Please render the items below as a JSON list of strings with one string per line, leaving out blank lines and the pictures.

++++ DATA SUPPLIED ++++

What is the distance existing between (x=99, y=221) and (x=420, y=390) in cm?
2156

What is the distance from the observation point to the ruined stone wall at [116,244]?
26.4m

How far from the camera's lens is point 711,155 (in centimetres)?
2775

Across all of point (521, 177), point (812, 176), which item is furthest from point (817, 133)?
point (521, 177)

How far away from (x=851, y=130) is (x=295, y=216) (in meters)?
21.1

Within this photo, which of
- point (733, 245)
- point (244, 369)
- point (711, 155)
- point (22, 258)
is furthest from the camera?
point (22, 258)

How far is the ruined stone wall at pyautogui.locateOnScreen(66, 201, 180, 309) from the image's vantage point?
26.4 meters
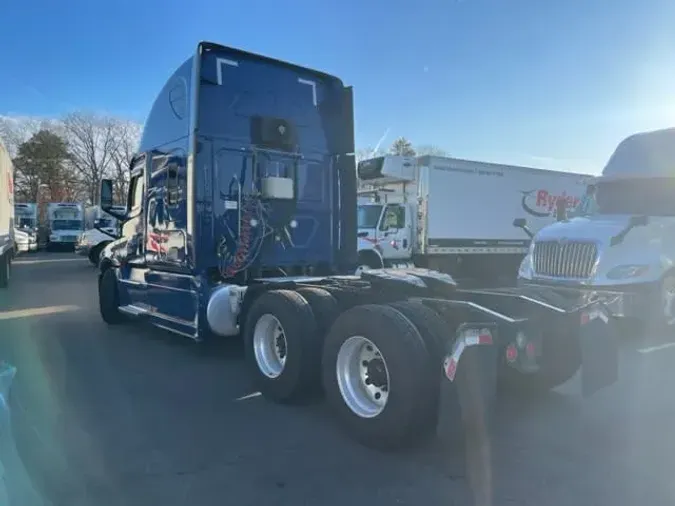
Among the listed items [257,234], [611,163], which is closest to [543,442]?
[257,234]

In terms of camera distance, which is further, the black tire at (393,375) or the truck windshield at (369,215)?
the truck windshield at (369,215)

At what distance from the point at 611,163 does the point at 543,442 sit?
795cm

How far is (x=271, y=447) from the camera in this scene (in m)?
4.17

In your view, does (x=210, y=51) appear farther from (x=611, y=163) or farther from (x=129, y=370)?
→ (x=611, y=163)

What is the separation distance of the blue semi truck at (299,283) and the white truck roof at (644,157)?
5.62m

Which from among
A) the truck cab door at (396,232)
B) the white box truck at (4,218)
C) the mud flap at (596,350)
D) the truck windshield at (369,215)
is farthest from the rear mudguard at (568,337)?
the white box truck at (4,218)

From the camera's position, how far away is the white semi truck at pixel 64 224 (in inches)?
1384

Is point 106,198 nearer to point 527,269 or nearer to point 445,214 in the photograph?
point 527,269

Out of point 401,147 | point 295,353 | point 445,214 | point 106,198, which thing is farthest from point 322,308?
point 401,147

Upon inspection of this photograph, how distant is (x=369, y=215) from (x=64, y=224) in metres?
28.0

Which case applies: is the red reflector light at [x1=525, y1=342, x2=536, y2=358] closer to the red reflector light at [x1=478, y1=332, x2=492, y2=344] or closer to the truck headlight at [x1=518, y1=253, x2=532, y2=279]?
the red reflector light at [x1=478, y1=332, x2=492, y2=344]

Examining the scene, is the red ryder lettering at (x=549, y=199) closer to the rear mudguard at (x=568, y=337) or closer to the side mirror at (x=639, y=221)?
the side mirror at (x=639, y=221)

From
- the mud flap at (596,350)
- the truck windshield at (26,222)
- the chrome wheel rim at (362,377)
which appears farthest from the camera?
the truck windshield at (26,222)

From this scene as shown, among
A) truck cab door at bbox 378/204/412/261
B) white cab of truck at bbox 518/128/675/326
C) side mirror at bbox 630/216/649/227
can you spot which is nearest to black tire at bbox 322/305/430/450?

++++

## ANSWER TO THIS EXERCISE
[
  "What is the distance existing between (x=99, y=221) and (x=420, y=390) in cm?",
  "2156",
  "What is the distance from the observation point to the ruined stone wall at [116,244]?",
  "26.4m",
  "How far from the camera's lens is point 711,155 (in centimetres)?",
  "2775",
  "Across all of point (521, 177), point (812, 176), which item is furthest from point (817, 133)?",
  "point (521, 177)",
  "How far away from (x=851, y=130) is (x=295, y=216) (in meters)?",
  "21.1",
  "Within this photo, which of",
  "- point (733, 245)",
  "- point (244, 369)",
  "- point (711, 155)",
  "- point (22, 258)",
  "is furthest from the camera?",
  "point (22, 258)",
  "How far is the ruined stone wall at pyautogui.locateOnScreen(66, 201, 180, 309) from the image's vantage point?",
  "26.4 meters",
  "Among the listed items [257,234], [611,163], which is closest to [543,442]?",
  "[257,234]",
  "In terms of camera distance, which is further, the black tire at (393,375) or the truck windshield at (369,215)?",
  "the truck windshield at (369,215)",
  "At what distance from the point at 611,163 does the point at 543,442 sit?",
  "795cm",
  "How far is (x=271, y=447) from the camera in this scene (in m)?",
  "4.17",
  "In your view, does (x=210, y=51) appear farther from (x=611, y=163) or farther from (x=129, y=370)?",
  "→ (x=611, y=163)",
  "What is the separation distance of the blue semi truck at (299,283) and the white truck roof at (644,157)?",
  "5.62m",
  "Which from among",
  "A) the truck cab door at (396,232)",
  "B) the white box truck at (4,218)",
  "C) the mud flap at (596,350)",
  "D) the truck windshield at (369,215)",
  "is farthest from the rear mudguard at (568,337)?",
  "the white box truck at (4,218)",
  "From the camera's position, how far away is the white semi truck at pixel 64 224 (in inches)?",
  "1384",
  "Is point 106,198 nearer to point 527,269 or nearer to point 445,214 in the photograph?",
  "point 527,269",
  "Out of point 401,147 | point 295,353 | point 445,214 | point 106,198, which thing is farthest from point 322,308?",
  "point 401,147",
  "Upon inspection of this photograph, how distant is (x=369, y=215) from (x=64, y=224) in metres?",
  "28.0",
  "Which case applies: is the red reflector light at [x1=525, y1=342, x2=536, y2=358] closer to the red reflector light at [x1=478, y1=332, x2=492, y2=344] or closer to the truck headlight at [x1=518, y1=253, x2=532, y2=279]?",
  "the red reflector light at [x1=478, y1=332, x2=492, y2=344]",
  "Examining the scene, is the red ryder lettering at (x=549, y=199) closer to the rear mudguard at (x=568, y=337) or closer to the side mirror at (x=639, y=221)?",
  "the side mirror at (x=639, y=221)",
  "From",
  "- the mud flap at (596,350)",
  "- the truck windshield at (26,222)",
  "- the chrome wheel rim at (362,377)",
  "which appears farthest from the camera?",
  "the truck windshield at (26,222)",
  "From this scene as shown, among",
  "A) truck cab door at bbox 378/204/412/261",
  "B) white cab of truck at bbox 518/128/675/326",
  "C) side mirror at bbox 630/216/649/227",
  "can you spot which is nearest to black tire at bbox 322/305/430/450?"
]